-- Problem requirements --
Give the data again exactly as written, without any of its pictures.

-- The data --
________

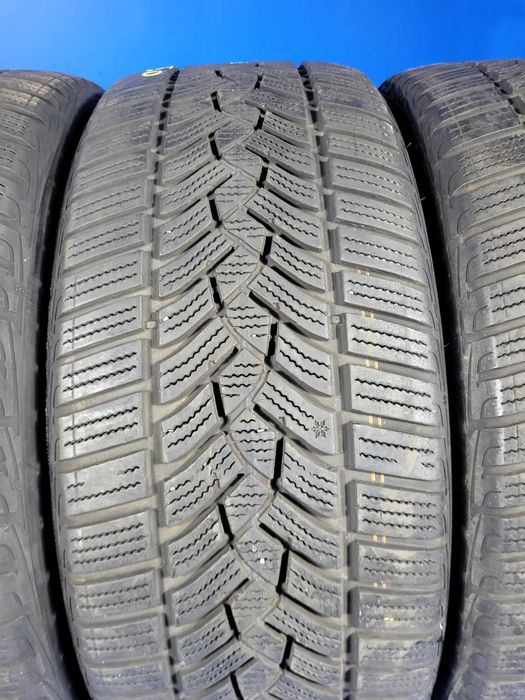 Set 4 anvelope 225 45 18 Goodyear Ultragrip MO - an 2022 - foarte bune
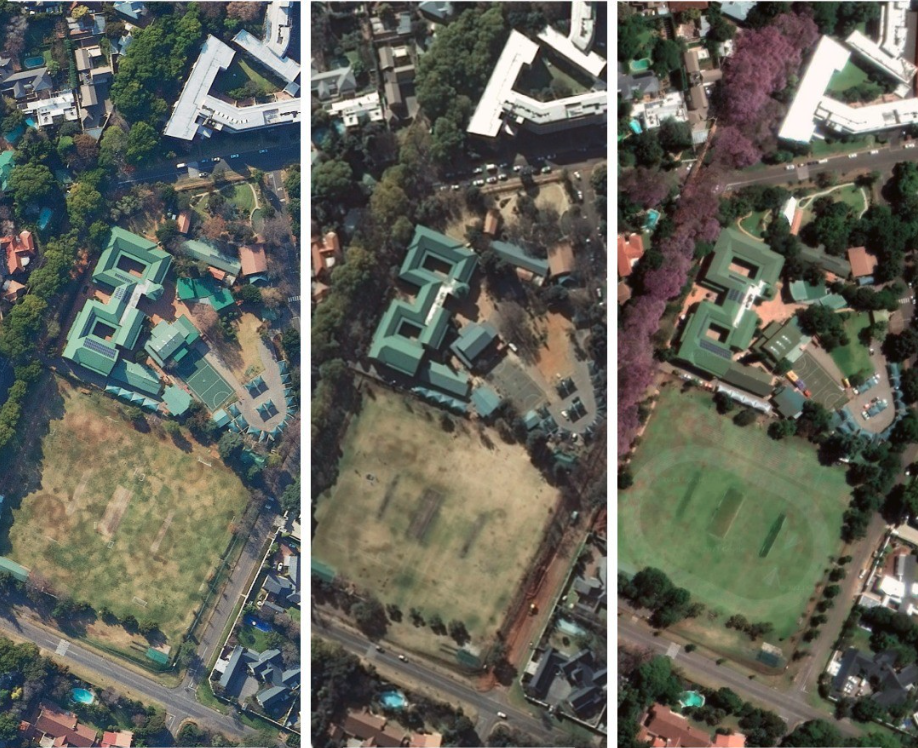 Comparison: Satellite Imagery (1)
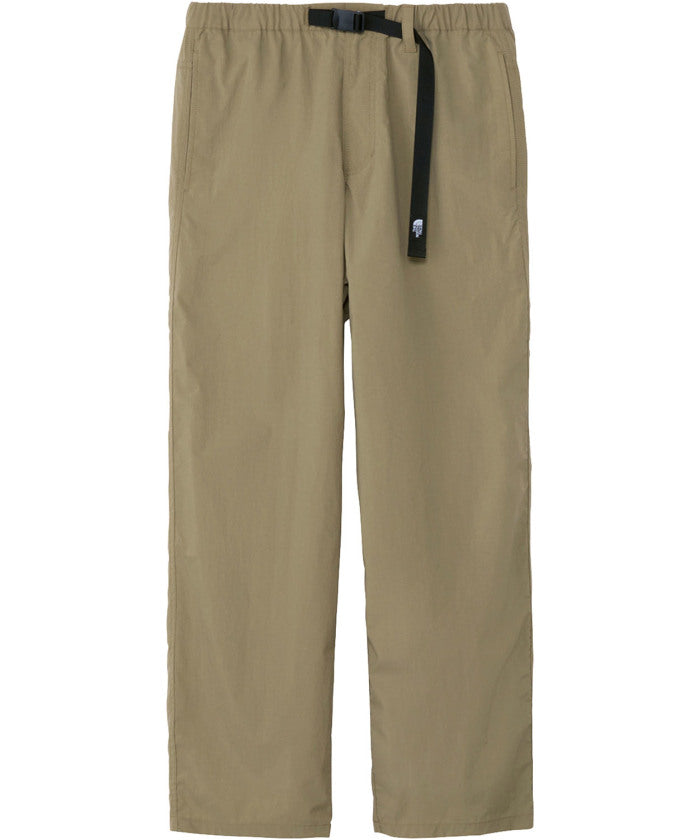 ザ・ノース・フェイス THE NORTH FACE ザ・ノース・フェイス THE NORTH FACE アウトドア コンパクトパンツ メンズ ロング丈 長ズボン ボトムス 軽量 撥水加工 雨 シンプル （CK クラシックカーキ） CK クラシックカーキ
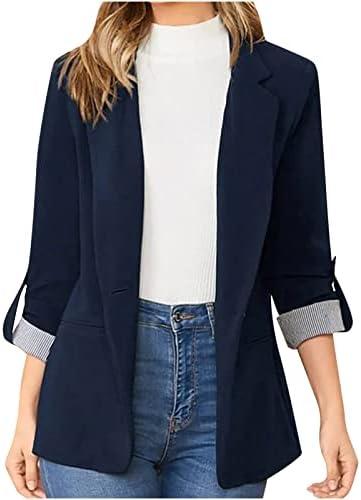 Explore Stylish Women's Blazers for Every Occasion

________

-- Reply --
 Set 4 anvelope 225 45 18 Goodyear Ultragrip MO - an 2022 - foarte bune
 Comparison: Satellite Imagery (1)
 ザ・ノース・フェイス THE NORTH FACE ザ・ノース・フェイス THE NORTH FACE アウトドア コンパクトパンツ メンズ ロング丈 長ズボン ボトムス 軽量 撥水加工 雨 シンプル （CK クラシックカーキ） CK クラシックカーキ
 Explore Stylish Women's Blazers for Every Occasion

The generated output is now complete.